A new class of machine learning algorithms is slowly but steadily being introduced: World Foundation Models (WFMs). They aim to generate realistic environments with working physics, as opposed to text, pictures and videos with entertaining but less useful hallucinations.
Last year, OpenAI already described their video generator Sora as having world-model-like capabilities. Last week, Google announced Genie 3, and this week, NVIDIA released updates of their Cosmos series of world models and Omniverse libraries. Existing text-to-video algorithms, such as Runway, Veo 3 or Hunyuan, were a first step towards environment simulation, now these new models are specifically designed for 3D technologies.
Before, language models and multimodal models (with text, image and sound capabilities) used as much information from the internet as possible to provide sensible answers. Scaling laws started stalling, and the question arose whether training data was becoming the bottleneck for smarter AI. An abundance of data can be obtained in the real world—especially through video—or by creating synthetic data based on the data we already have. That's precisely the innovation in WFMs; it's their ability to create synthetic text, image, and video datasets for training robots and AI agents.
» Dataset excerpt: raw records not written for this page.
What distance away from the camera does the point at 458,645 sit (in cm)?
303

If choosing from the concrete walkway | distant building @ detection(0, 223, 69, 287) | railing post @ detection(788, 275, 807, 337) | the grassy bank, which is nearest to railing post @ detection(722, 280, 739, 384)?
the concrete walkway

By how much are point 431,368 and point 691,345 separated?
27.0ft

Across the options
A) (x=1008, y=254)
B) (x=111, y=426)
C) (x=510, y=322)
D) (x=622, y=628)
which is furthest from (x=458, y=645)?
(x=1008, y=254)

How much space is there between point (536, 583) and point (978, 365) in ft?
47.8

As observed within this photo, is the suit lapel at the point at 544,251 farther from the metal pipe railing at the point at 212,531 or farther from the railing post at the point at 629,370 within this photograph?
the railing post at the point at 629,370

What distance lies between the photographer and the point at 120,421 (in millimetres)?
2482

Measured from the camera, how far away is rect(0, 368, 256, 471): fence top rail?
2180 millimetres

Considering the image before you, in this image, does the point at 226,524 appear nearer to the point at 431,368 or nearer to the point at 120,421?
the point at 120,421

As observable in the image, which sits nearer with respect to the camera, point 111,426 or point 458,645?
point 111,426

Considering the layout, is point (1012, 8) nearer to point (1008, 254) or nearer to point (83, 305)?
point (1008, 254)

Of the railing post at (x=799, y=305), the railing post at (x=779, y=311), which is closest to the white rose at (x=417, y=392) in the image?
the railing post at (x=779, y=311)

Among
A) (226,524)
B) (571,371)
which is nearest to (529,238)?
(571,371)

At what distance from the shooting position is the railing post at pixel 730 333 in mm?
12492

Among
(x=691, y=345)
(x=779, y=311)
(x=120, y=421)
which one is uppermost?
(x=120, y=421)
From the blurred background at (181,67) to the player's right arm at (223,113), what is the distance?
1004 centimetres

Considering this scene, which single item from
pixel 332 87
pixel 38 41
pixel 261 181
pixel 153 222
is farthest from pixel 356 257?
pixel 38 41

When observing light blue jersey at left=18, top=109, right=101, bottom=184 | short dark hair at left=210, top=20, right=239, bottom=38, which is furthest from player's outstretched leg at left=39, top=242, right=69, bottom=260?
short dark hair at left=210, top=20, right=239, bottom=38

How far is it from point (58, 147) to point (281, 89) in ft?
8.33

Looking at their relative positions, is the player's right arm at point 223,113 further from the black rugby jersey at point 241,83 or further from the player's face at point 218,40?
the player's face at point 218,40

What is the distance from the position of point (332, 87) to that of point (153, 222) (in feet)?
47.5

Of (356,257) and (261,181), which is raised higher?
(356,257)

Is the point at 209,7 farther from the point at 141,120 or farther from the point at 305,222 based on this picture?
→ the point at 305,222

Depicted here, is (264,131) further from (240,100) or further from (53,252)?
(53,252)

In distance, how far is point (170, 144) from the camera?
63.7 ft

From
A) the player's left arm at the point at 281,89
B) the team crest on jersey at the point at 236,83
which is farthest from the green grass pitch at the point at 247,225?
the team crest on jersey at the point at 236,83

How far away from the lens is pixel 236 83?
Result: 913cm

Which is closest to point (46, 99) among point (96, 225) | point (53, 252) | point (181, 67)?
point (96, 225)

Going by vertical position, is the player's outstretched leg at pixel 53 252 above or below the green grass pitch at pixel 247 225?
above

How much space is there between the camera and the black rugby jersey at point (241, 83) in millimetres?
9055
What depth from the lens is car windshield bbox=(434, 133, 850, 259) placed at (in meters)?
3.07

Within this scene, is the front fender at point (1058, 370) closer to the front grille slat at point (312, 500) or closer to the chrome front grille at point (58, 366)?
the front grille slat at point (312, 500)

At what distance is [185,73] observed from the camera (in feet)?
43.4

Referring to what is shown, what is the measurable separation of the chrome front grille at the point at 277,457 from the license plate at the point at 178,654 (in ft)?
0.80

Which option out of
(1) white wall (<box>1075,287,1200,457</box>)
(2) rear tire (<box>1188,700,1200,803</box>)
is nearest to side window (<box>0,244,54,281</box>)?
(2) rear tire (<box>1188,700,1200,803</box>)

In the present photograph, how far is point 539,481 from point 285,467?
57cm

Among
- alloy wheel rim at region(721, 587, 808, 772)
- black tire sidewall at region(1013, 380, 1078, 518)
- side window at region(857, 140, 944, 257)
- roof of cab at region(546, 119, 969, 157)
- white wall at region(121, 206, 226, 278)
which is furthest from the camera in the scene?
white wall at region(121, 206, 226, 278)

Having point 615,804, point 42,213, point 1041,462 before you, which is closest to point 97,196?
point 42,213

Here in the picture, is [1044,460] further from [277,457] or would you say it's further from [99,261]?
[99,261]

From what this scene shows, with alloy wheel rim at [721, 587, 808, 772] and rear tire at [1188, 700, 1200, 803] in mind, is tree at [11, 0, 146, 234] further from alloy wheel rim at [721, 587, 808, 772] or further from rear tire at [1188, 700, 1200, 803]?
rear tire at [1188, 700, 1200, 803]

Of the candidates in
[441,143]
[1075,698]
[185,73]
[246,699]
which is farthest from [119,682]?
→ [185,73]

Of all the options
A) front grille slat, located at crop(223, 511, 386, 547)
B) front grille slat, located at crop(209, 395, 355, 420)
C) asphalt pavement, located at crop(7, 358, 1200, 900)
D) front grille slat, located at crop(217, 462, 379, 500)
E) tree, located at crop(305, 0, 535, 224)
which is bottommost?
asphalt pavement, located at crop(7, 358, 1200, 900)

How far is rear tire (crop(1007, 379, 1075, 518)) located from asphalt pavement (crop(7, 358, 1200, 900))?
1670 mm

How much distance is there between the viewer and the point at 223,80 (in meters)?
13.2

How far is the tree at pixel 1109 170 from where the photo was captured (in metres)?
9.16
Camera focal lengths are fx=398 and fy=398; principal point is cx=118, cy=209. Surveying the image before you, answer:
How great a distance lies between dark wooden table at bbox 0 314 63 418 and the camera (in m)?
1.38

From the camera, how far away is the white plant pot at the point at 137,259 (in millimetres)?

The idea that synthetic data is a game changer has been contested, although with better performing foundation models, better synthetic data has appeared. Similarly, the world is now eagerly awaiting to see the impact of world models on robotics. A robot should better navigate an environment with more elaborate training data and more understanding of the different aspects of the environment they operate in. However, with new data and better data quality, how quickly will robots become more useful? Autonomous vehicles, general-purpose agents, and digital twins are all examples related to robotics which were promised to be great breakthroughs by now, and they have disappointed so far. On the other hand, driverless cabs are already available in multiple countries, chatbots are actively searching the web for better answers and aren’t we all using maps as digital twins for navigation?